As much as we may view medical malpractice litigation as inherently (and perhaps appropriately) self-centered, patients often have other motives for insisting on official acknowledgement of error. Patients would also like to hear what measures will be taken to help prevent similar errors involving other patients in the future.1 When an apology is not made, they may be more motivated to take action to ensure that the practitioner is held accountable and the error is not repeated.

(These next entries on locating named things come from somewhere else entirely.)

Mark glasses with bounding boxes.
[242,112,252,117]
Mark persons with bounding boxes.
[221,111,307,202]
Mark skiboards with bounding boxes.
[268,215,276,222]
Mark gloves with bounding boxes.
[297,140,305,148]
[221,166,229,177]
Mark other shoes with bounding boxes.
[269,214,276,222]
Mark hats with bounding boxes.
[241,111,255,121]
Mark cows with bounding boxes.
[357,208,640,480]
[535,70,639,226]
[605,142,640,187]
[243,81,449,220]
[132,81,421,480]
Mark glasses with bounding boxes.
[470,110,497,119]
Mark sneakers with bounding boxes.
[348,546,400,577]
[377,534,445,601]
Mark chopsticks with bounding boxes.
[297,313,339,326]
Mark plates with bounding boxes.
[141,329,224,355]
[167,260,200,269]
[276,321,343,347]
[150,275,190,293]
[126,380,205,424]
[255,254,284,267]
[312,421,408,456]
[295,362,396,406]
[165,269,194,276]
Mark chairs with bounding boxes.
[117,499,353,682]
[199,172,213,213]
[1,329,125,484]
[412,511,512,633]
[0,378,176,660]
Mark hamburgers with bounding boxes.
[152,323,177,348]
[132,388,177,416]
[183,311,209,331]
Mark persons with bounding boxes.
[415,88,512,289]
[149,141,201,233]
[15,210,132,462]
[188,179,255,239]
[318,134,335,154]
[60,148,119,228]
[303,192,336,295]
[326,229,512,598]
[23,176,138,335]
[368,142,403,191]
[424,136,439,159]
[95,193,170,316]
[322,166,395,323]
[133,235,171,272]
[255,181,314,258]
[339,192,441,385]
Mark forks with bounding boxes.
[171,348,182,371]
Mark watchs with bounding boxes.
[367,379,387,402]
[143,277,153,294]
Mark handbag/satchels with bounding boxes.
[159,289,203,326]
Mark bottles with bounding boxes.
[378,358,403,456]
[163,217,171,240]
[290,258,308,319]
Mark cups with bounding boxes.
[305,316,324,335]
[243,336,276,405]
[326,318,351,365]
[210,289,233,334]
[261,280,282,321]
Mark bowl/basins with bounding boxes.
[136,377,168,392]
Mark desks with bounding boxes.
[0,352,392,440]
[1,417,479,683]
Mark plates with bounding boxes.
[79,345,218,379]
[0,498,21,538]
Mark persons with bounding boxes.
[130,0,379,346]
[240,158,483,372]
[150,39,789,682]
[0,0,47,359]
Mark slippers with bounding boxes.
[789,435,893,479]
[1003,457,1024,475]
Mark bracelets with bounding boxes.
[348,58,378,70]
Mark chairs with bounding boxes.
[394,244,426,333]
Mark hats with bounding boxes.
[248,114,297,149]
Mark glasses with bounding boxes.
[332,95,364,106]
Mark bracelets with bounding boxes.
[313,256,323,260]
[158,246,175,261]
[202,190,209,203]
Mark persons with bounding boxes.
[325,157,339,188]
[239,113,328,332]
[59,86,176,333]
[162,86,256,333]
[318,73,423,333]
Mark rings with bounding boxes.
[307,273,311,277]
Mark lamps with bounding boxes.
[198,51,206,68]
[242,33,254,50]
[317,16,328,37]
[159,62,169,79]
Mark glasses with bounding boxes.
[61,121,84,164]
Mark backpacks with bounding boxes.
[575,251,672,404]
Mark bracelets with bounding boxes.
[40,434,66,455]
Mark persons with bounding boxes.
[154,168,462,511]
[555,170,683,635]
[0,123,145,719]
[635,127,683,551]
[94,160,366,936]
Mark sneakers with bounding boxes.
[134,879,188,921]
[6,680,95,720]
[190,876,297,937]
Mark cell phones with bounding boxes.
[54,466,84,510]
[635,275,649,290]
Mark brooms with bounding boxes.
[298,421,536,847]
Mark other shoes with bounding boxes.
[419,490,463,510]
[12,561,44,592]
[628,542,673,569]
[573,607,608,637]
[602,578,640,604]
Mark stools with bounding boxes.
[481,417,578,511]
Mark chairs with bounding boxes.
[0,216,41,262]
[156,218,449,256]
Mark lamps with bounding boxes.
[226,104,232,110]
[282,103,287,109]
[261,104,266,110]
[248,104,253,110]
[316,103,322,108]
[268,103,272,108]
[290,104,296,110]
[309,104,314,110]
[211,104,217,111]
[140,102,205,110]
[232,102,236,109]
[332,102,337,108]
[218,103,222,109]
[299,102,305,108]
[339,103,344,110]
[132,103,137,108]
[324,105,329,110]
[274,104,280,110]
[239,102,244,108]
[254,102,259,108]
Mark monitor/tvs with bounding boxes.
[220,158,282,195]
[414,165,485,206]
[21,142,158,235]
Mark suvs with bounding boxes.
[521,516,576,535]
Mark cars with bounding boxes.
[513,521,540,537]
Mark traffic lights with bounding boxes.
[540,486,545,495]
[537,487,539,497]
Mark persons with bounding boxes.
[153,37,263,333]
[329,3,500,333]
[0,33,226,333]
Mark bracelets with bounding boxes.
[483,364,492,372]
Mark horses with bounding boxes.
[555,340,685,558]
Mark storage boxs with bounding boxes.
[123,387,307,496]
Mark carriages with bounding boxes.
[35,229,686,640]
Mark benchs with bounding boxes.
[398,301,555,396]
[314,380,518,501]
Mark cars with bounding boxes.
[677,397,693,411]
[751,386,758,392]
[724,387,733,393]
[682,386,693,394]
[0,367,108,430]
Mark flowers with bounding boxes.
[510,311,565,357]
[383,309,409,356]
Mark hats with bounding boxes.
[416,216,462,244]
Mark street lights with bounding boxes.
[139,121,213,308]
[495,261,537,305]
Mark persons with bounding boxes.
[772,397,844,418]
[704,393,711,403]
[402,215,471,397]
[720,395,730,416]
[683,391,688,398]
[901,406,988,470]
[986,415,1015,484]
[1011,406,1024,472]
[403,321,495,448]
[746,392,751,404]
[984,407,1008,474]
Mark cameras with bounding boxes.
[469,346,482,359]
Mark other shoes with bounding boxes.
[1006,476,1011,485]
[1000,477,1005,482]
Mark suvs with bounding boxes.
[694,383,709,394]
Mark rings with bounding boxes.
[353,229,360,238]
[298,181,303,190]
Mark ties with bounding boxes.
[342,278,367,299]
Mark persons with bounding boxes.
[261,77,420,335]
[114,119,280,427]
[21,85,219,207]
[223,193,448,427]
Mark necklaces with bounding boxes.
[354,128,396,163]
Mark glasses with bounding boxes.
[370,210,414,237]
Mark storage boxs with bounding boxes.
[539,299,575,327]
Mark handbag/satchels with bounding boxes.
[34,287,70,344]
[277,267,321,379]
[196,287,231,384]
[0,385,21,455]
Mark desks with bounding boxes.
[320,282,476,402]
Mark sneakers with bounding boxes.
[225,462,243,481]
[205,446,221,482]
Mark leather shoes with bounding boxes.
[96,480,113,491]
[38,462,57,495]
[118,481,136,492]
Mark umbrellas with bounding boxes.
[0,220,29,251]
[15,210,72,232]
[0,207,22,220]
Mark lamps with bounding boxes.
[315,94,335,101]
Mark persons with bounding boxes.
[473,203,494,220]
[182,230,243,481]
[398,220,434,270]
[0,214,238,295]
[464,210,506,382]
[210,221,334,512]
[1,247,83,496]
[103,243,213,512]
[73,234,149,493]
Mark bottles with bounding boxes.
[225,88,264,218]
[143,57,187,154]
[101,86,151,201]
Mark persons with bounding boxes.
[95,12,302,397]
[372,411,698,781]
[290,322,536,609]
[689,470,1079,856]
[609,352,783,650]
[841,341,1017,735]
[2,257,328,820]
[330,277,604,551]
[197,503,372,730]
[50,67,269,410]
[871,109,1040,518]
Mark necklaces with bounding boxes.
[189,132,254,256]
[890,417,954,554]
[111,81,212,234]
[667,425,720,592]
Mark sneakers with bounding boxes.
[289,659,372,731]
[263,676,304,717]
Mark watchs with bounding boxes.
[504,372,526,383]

Thirty-nine states provide some legal protection for healthcare providers who express sympathy following an adverse event. Decisions about what to disclose and how to communicate following an error, particularly one resulting in significant harm, should be made carefully and involve the advice of legal counsel. The approach adopted at the University of Michigan involves the commitment of senior leadership and system-wide implementation. Company and workplace culture will influence the choices individual O&P practitioners make related to disclosure and apology.
Closing Thoughts
Mistakes require only that we be human. Apologies require humility and integrity. Acknowledging minor errors with relatively simple resolutions seems like low-hanging fruit by providing a way to rebuild trust following an event that undermines it. Developing the skill of apologizing for obvious minor errors may help us build a reserve of trust with patients that preserves the relationship even in the face of more egregious errors. This transparency can help patients find resolution and may allow us to experience forgiveness rather than shame.
John T. Brinkmann, MA, CPO/L, FAAOP(D), is an associate professor at Northwestern University Prosthetics-Orthotics Center (NUPOC). He has over 30 years of experience in patient care and education.
Molly Quinlan, MPO, CPO, completed the literature review as a student at NUPOC.